Ve şu ki, farkında olmasak da teknoloji sektörü çok hızlı ritimler sürdürmekte ve bir yılda üretilen tüm gelişmelerin müfredatlarda aynı anda uygulanmasını engellemektedir. Ve Silikon Vadisi ve Stanford'dan bahsediyoruz, Arjantin veya İspanya hakkında konuşursak durum daha da düşünülemez. Bu, akademik bilginin profesyonel dünyaya daha büyük bir şekilde uyarlanmasının amaçlandığı bu düşünce akımını doğurdu ve öğrencilerin, yukarıda belirtilen eskimeye ulaşmış olarak profesyonel piyasaya mezun olduktan sonra bilginin %100'ünü onsuz uygulamalarına izin verdi.

Alanların azaltılması, maliyetlerin azaltılması

Amerikan üniversiteleri denilince akla gelen ilk şey genellikle yüksek kaliteleri ve uluslararası prestijleridir. Harvard veya Stanford'da okumak herkes için uygun değil, çünkü küresel düzeyde eğitim mekânı haline gelen kurumlardan bahsediyoruz. Ancak, öğrencilerin bu tür kurumlarda öğrenim görmelerini engelleyen tek şey kabul kriterleri değildir. Fiyatlar da diğer eğitim kurumlarının aksine oldukça yüksek olduğu için bu olguda belirleyici bir rol oynamıştır.

Amerika Birleşik Devletleri'ndeki akademik balon çok popüler. Öğrencilerin, iş fırsatlarının daha hızlı ve daha verimli olduğu prestijli üniversitelerde öğrenim görmek için yüksek borçlulukla karşı karşıya kaldıkları bir balon. Genişleyen, çok sayıda borçlu öğrenci üreten, öğrenci kredilerini şirketlerdeki çalışmaları karşılığında aldıkları maaşlarla ödemeye devam eden bir balon. Tam olarak düşük olmakla karakterize edilmeyen bazı krediler.

Bu, çalışma süreçlerinde bu sınırlamanın ortaya çıkması durumunda, çalışmaların sadece mesleki alana daha fazla uyarlanmasına neden olmayacak, aynı zamanda sorgulanmamasına rağmen, sırayla, çalışmaların maliyetlerini azaltabilecek bir şeydir. öğrenciler. öğrenciler. Bundan bahsediyoruz, eğer iki yıllık bir süreye yoğunlaşan akademik süreçlerin kullanımı kullanılırsa, öğrencinin bu kadar büyük bir rakam ödemesi gerekmeyecek, çünkü hem zaman hem de konaklamalar ve bunun gerektirdiği her şey olacaktır. azaltılmış, aynı zamanda işgücü piyasasına daldırma ilerleyecek ve böylece ücret algısını geliştirecektir.

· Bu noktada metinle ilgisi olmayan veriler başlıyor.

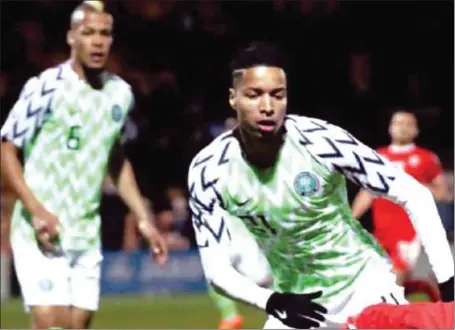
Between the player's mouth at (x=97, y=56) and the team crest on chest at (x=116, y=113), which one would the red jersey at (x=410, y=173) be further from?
the player's mouth at (x=97, y=56)

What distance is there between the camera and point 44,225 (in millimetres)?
7336

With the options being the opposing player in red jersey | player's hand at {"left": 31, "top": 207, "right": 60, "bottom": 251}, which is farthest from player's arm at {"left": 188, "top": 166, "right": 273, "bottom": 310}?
the opposing player in red jersey

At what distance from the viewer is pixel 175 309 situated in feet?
50.5

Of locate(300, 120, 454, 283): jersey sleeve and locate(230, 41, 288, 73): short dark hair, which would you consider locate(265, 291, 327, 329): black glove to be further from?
locate(230, 41, 288, 73): short dark hair

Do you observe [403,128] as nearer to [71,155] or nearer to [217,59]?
[71,155]

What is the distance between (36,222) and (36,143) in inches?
22.1

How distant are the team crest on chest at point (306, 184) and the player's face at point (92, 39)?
1.98 m

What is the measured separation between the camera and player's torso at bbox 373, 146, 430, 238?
1288 cm

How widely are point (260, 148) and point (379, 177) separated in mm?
532

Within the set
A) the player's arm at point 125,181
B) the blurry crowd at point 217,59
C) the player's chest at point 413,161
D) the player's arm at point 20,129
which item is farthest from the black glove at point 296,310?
the blurry crowd at point 217,59

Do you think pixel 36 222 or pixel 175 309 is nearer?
pixel 36 222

Buna ek olarak, birçok şirket, akademik çalışmayı, belirli bir şirkete girdikten sonra bilgilerini şirketin felsefesine ve hareket etme biçimlerine uyarlamak için yürütmek zorunda oldukları bir çalışma süreci ile birleştirir. Bu süreçler, birçok durumda, edinilen tüm teorik bilgileri bir araya getirerek -bir adaptasyon ve uygulama süreci sırasında- bir akademik yılın yerini alabilecek şekilde resmi çalışma programlarında bastırılmasına izin verir.

Bu, dediğimiz gibi, maliyetler üzerinde olumlu bir etkiye sahip olabilir. Maliyetin düşürülmesi, öğrencilerin bu üniversitelere daha fazla dalmasını sağlayarak, daha iyi eğitimli profesyonellerden oluşan bir kadronun yanı sıra daha rekabetçi ve gelişmiş bir iş gücü yaratabilir; ayrıca daha az borçlu. Dediğim gibi, henüz sorgulanmamış ama şüphesiz işe yarayabilecek bir şey.

Ortadan kaldırılacak herhangi bir şüphe varsa, o da teknolojik ilerlemenin derecesinin birkaç yıl içinde büyük ölçüde azalacağı değildir. Keşifler ve bilim çarçabuk gelişiyor, böylece ekonomimizi etkiliyor. Darwin, hayatta kalacak türlerin farklı senaryolara en iyi uyum sağlayan tür olacağını söyledi, bu da üniversitelerin adaptasyonu hakkında çok fazla düşündüren bir şey. Verilmezse, bizi şu hipoteze götürebilecek bir uyarlama: Bildiğimiz üniversiteler hayatta kalacak mı? Ve eğer yaparlarsa, şirketlerde nitelikli pozisyonlara erişmek için maksimum olmaya devam edecekler mi?

Gittikçe daha fazla şirket, adaptasyon ve yeteneklerin çok önemli bir rol oynadığı diğer maddi olmayan varlıklara değer verse de, bunun cevabı bugüne kadar bilinmiyor.